In 1985 kochten wij, vier bevriende echtparen van in de veertig, een oude boerderij met een grote schuur die onze gemeenschappelijke ruimte kon worden. Op de rest van het terrein werden vier huizen gebouwd. Woongemeenschap De Kamp in Bunnik was een feit!

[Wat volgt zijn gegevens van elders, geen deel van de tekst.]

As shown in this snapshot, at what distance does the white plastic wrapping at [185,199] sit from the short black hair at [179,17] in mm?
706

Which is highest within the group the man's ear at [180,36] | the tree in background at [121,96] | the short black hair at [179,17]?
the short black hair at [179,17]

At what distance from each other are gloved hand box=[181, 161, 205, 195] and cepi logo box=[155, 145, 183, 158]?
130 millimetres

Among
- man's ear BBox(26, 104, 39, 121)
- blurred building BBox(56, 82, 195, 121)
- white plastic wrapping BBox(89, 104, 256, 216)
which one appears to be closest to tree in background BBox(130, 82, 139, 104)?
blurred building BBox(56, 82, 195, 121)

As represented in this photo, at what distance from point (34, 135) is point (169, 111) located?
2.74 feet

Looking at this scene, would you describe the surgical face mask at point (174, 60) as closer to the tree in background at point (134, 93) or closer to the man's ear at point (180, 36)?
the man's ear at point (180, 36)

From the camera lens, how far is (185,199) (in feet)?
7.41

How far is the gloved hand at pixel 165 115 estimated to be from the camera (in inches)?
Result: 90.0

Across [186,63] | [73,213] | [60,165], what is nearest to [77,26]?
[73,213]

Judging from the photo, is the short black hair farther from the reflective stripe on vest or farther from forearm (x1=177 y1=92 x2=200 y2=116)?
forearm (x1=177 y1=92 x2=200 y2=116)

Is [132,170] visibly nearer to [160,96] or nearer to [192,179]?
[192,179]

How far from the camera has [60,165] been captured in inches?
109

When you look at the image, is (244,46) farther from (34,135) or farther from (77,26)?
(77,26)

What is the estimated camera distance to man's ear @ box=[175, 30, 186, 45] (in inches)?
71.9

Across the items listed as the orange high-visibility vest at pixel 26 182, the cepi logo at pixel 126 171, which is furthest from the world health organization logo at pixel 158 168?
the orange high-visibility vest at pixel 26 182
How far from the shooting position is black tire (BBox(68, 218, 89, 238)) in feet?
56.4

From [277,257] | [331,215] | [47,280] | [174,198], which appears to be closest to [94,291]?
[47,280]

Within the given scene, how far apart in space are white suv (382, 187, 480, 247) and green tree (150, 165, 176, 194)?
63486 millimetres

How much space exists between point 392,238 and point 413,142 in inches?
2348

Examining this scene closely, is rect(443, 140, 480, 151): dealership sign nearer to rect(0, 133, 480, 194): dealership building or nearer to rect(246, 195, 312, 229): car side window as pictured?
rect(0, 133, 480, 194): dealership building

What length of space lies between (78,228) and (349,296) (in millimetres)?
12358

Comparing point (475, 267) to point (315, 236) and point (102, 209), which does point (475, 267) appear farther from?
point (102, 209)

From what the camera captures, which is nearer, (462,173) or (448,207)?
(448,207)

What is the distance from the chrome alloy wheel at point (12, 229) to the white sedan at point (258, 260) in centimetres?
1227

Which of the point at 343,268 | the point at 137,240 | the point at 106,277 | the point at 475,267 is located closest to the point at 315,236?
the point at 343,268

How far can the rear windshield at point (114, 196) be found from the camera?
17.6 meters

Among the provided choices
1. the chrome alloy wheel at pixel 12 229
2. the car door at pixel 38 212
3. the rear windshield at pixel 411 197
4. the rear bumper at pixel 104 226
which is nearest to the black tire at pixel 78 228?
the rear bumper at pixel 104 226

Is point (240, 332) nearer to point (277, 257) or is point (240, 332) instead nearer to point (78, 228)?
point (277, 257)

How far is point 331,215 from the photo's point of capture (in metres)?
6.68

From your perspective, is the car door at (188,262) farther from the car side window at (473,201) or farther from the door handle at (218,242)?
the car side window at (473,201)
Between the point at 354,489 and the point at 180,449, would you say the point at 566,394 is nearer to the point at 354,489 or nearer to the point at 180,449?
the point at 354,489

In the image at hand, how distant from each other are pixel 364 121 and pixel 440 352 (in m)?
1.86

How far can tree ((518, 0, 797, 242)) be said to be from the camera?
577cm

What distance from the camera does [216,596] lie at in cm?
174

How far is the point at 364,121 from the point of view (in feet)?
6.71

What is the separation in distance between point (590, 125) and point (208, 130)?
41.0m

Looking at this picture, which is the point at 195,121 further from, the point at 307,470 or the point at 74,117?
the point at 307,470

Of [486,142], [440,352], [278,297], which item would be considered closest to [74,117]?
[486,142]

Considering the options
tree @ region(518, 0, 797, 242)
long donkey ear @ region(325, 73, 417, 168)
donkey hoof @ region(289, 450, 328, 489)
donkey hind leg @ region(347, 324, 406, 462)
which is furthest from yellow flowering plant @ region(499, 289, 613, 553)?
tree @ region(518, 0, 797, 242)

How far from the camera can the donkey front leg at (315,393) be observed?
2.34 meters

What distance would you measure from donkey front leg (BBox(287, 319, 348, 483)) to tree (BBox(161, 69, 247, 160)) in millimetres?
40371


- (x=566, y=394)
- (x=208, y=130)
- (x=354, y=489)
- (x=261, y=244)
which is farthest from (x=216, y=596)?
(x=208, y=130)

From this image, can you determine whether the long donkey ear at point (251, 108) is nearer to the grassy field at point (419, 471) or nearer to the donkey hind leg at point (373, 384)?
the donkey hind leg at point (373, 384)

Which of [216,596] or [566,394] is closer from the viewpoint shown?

We hebben er nooit spijt van gehad. Een van ons was blij met de moestuin die er op het terrein was en nog altijd eten we groente uit eigen tuin. Voor wie thuis is, is er vaak van en tot half 11 koffie. Op donderdagavond eten we samen, we koken om de beurt. We houden elkaar op de hoogte van ons wel en wee en kijken naar elkaar om, helpen waar nodig maar gaan elkaar niet wassen. Op zaterdag lunchen we met soep en een broodje. Een aantal keren per jaar hebben we een ‘kampdag’, we maken een uitstapje, bijvoorbeeld naar een museum en we eten in een restaurant.
Bestuur en kascontrole
We zijn een vereniging met een bestuur en ingeschreven bij de Kamer van Koophandel. De taken zijn verdeeld wat betreft de functies in het bestuur, het onderhoud van het terrein en van de gemeenschappelijke ruimte ‘De Deel’, die ook gebruikt wordt door groepen van buiten, zoals een koor en een literatuurcursus. We vergaderen een paar keer per jaar. Er worden notulen gemaakt door de secretaris die ook een jaarverslag maakt. En van de penningmeester is er een financieel verslag. We hebben een kascontrolecommissie met iemand van buitenaf die mee controleert.
Nieuwe bewoners
Inmiddels is er veel veranderd. Drie van de eerste bewoners zijn overleden. Na zevenentwintig jaar kwam er een huis leeg dat verkocht werd aan een echtpaar met twee kinderen die nu naar de middelbare school gaan. Dit gezin kenden we al, ze woonden tegenover ons en zijn gaan helpen met het onderhouden van de moestuin toen onze ‘tuinman’ overleed. Vanzelfsprekend participeren zij in het reilen en zeilen van de woongemeenschap.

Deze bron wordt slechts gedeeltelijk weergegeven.